Lors de mes entretiens avec le personnel soignant, je sens une impatience compréhensible. Mais plutôt à l’égard de l’initiative sur les soins infirmiers, dont la mise en œuvre pour une amélioration concrète des conditions de travail ne progresse que lentement. Il m’importe donc d’autant plus de montrer que le financement uniforme va permettre de simplifier le financement des soins de longue durée, qui est actuellement fragmenté, et de créer une condition importante pour des soins centrés sur la personne, ce qui compte pour le personnel soignant.
Certaines personnes redoutent de voir les coûts des soins de longue durée augmenter drastiquement au cours des prochaines années.
Même si le domaine des soins est appelé à croître en raison de l’évolution démographique, il n’est pas inutile de rappeler certains ordres de grandeur: la croissance des coûts dans le domaine médical va dépasser de loin, au cours des années à venir, l’augmentation dans le domaine des soins. Les coûts dans le domaine des soins aigus en ambulatoire s’élèvent aujourd’hui à 23 milliards de francs; en stationnaire, le volume de coûts annuel est de 13 milliards de francs. Par contre, les coûts annuels pour les soins fournis en EMS et par les services d’aide et de soins à domicile sont de 6 milliards de francs. Le bloc de coûts des soins est donc quatre fois inférieur à celui des prestations médicales ambulatoires. Depuis 2014, les coûts dans le domaine des soins aigus en ambulatoire ont augmenté de 7 milliards de francs, alors qu’ils n’ont augmenté que de 1,6 milliard dans celui des soins.
Cela pourrait-il, à long terme, poser problème aux payeuses et payeurs de primes?
Malgré l’augmentation des prestations de soins, liée à la question démographique, il n’y aura pas, ces prochaines années, de hausse des primes causée par les soins. En effet, le financement uniforme permet d’adopter une vue globale sur l’évolution des coûts. Même si les soins augmentent, les allègements des primes dus à la participation des cantons dans le domaine ambulatoire seront plus élevés. Par ailleurs, la nouvelle clé de financement entre l’AOS et les cantons n’est pas gravée dans le marbre.
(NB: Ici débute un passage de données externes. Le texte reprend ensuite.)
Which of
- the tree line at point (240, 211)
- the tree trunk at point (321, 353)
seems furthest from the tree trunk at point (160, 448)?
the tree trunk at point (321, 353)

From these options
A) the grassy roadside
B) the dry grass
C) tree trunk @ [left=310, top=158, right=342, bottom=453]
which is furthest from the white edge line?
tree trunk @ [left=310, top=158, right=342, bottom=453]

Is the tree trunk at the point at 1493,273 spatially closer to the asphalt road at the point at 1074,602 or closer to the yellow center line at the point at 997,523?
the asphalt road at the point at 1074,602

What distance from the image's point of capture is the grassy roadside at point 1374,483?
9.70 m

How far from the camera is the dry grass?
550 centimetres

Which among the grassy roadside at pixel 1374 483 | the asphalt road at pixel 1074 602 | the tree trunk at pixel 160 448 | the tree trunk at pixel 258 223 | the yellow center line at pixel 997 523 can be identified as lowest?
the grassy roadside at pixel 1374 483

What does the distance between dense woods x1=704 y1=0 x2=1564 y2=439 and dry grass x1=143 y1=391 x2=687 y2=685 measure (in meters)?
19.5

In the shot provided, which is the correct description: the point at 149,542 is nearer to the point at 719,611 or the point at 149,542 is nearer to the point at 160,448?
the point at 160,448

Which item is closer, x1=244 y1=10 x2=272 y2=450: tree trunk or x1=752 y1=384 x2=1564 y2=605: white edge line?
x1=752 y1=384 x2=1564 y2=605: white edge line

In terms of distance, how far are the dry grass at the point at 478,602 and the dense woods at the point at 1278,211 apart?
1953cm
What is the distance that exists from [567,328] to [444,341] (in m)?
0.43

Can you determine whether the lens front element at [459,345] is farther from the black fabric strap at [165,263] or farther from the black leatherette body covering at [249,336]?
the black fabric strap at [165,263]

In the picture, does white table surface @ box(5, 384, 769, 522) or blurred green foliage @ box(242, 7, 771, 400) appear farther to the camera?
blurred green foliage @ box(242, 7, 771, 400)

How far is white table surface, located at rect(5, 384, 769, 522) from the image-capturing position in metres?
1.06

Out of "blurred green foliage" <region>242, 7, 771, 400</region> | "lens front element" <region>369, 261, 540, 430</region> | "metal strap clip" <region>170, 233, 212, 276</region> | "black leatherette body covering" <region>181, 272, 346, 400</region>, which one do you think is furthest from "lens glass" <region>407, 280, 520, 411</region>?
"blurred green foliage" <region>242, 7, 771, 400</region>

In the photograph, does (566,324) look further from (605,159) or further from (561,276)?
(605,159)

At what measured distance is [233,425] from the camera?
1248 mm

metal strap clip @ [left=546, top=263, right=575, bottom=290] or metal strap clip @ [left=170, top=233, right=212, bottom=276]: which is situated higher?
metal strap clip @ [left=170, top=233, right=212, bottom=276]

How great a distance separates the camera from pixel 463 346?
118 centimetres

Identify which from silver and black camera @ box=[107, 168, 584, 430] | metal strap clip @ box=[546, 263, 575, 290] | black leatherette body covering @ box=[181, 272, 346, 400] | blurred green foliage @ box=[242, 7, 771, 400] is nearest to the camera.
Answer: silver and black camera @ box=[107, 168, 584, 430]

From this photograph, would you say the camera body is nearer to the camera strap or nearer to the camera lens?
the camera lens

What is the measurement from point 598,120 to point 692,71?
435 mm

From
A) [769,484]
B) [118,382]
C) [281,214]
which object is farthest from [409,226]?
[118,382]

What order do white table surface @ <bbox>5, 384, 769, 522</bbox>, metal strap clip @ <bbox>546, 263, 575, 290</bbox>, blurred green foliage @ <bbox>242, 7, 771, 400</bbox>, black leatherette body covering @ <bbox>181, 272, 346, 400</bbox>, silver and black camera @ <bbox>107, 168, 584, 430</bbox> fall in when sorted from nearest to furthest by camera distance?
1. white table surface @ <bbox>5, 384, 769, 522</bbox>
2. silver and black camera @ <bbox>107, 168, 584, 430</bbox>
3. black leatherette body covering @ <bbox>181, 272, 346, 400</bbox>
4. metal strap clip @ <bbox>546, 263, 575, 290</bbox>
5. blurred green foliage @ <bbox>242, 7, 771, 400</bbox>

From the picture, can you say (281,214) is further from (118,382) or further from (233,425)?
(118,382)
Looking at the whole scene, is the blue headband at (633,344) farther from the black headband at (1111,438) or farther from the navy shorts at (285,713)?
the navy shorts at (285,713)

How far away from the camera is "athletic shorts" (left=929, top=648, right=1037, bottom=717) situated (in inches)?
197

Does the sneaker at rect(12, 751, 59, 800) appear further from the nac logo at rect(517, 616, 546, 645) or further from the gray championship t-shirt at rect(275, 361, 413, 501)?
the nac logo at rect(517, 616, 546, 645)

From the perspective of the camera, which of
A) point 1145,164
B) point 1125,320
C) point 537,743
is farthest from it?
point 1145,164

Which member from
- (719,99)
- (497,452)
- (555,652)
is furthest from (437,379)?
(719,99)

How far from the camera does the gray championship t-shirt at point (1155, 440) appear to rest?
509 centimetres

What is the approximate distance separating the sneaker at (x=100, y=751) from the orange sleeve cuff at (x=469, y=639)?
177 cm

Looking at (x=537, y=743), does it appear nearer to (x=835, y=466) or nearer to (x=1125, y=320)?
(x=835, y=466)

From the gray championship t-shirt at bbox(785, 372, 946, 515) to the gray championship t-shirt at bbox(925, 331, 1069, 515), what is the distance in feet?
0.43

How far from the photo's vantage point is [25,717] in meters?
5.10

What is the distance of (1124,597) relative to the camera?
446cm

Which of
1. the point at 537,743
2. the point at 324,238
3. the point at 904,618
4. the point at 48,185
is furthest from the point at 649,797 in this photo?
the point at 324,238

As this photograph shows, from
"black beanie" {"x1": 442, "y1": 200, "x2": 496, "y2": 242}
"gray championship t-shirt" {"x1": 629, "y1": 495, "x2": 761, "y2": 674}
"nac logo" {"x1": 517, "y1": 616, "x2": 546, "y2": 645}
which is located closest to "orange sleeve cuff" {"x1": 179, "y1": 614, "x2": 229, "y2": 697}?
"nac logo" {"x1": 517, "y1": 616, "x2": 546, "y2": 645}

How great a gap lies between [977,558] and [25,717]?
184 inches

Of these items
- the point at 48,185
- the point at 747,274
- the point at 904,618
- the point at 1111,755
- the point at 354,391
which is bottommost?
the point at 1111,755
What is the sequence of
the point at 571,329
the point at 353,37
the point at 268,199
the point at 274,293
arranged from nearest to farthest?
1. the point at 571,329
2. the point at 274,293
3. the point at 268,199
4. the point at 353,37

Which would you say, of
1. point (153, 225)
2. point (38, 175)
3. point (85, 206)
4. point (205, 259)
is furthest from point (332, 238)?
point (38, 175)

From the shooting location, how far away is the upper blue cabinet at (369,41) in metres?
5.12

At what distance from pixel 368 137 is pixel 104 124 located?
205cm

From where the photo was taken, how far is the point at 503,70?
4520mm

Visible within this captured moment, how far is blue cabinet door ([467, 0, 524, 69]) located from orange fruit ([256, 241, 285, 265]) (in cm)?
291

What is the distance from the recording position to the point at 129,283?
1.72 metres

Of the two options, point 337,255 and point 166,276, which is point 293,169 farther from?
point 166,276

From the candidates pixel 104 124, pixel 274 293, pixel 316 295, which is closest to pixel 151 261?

Il est explicitement indiqué, dans la loi, que le Conseil fédéral vérifie périodiquement le taux minimum des cantons. Le Parlement peut ajuster à tout moment la clé de financement pour les soins de base, en fonction de l’évolution des parts de coûts.
Le financement uniforme accélère le transfert vers l’ambulatoire. Cela vous fait concurrence, non?
ARTISET et CURAVIVA saluent expressément la fin de la pensée en silo. En considérant les personnes nécessitant des soins, une concurrence entre l’ambulatoire et le stationnaire n’a aucun sens. Il faut davantage veiller à la bonne collaboration des organisations d’aide et de soins à domicile et des EMS pour garantir des offres conformes aux besoins ainsi que des transferts de qualité entre celles-ci. Le financement uniforme donne l’élan nécessaire, puisque les soins en ambulatoire et en stationnaire ne sont plus mis en opposition en raison de financements différents.
Le financement uniforme des prestations en soins aigus commence en 2028, suivi par les prestations pour les soins de longue durée, en 2032. Vous avez ainsi davantage de temps pour la mise en œuvre. Quelles en seront les principales étapes? Aurez-vous beaucoup à faire?
Si le projet est adopté, nous allons avoir du pain sur la planche. Les travaux préalables pour la mise en place de l’organisation tarifaire ont déjà débuté. Celle-ci sera mise sur pied à partir de 2025 par les fournisseurs de prestations, les cantons et les assureurs au niveau national. Il faut une transparence complète en matière de coûts sur la base de données uniformes et comparables. Nous avons fort à faire, mais nous réjouissons et espérons assurer le financement d’une fourniture de prestations efficace dans le domaine des soins de longue durée.